(Items listed in a dataset)
________________________________________

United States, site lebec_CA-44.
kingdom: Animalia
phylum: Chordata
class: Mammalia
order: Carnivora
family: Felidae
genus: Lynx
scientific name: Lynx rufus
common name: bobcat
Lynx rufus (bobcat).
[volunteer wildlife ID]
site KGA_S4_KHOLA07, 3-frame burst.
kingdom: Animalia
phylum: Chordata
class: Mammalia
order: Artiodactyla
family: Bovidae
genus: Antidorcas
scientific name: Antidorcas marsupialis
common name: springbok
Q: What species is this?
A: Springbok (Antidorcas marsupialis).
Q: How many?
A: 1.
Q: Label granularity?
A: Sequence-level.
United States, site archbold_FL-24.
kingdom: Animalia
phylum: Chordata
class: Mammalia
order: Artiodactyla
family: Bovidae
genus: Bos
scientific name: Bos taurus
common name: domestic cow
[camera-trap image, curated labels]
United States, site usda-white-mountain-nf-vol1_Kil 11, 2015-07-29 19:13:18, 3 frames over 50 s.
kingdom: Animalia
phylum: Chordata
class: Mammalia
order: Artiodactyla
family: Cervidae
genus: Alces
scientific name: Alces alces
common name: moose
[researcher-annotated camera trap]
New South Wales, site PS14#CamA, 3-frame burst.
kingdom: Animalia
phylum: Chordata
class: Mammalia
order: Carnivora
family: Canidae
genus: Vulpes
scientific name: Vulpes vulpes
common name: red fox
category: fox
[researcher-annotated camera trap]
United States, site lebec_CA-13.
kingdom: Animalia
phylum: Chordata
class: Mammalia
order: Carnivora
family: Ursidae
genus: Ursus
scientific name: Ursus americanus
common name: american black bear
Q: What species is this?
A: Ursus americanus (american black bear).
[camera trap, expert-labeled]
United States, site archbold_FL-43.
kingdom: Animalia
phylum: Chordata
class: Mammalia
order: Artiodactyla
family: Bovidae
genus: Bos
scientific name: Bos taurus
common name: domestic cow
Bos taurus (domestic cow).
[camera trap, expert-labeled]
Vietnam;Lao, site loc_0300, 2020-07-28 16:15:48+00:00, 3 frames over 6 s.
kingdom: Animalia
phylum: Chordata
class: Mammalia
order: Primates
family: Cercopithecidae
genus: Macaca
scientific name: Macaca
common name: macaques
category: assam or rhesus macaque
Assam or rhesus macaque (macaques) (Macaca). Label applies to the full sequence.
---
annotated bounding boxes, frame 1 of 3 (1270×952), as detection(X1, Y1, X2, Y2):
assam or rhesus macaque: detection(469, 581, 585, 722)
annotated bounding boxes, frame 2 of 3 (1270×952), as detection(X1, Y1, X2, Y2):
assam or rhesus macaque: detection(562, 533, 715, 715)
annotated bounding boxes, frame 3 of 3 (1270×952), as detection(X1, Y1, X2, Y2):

________________________________________

• WHAT YOU HAVE TO DO: Once the line with "genus: Macaca" has been found in the records above, retype it and every line after it exactly, and include nothing else.

• TASK ANSWER:
genus: Macaca
scientific name: Macaca
common name: macaques
category: assam or rhesus macaque
Assam or rhesus macaque (macaques) (Macaca). Label applies to the full sequence.
---
annotated bounding boxes, frame 1 of 3 (1270×952), as detection(X1, Y1, X2, Y2):
assam or rhesus macaque: detection(469, 581, 585, 722)
annotated bounding boxes, frame 2 of 3 (1270×952), as detection(X1, Y1, X2, Y2):
assam or rhesus macaque: detection(562, 533, 715, 715)
annotated bounding boxes, frame 3 of 3 (1270×952), as detection(X1, Y1, X2, Y2):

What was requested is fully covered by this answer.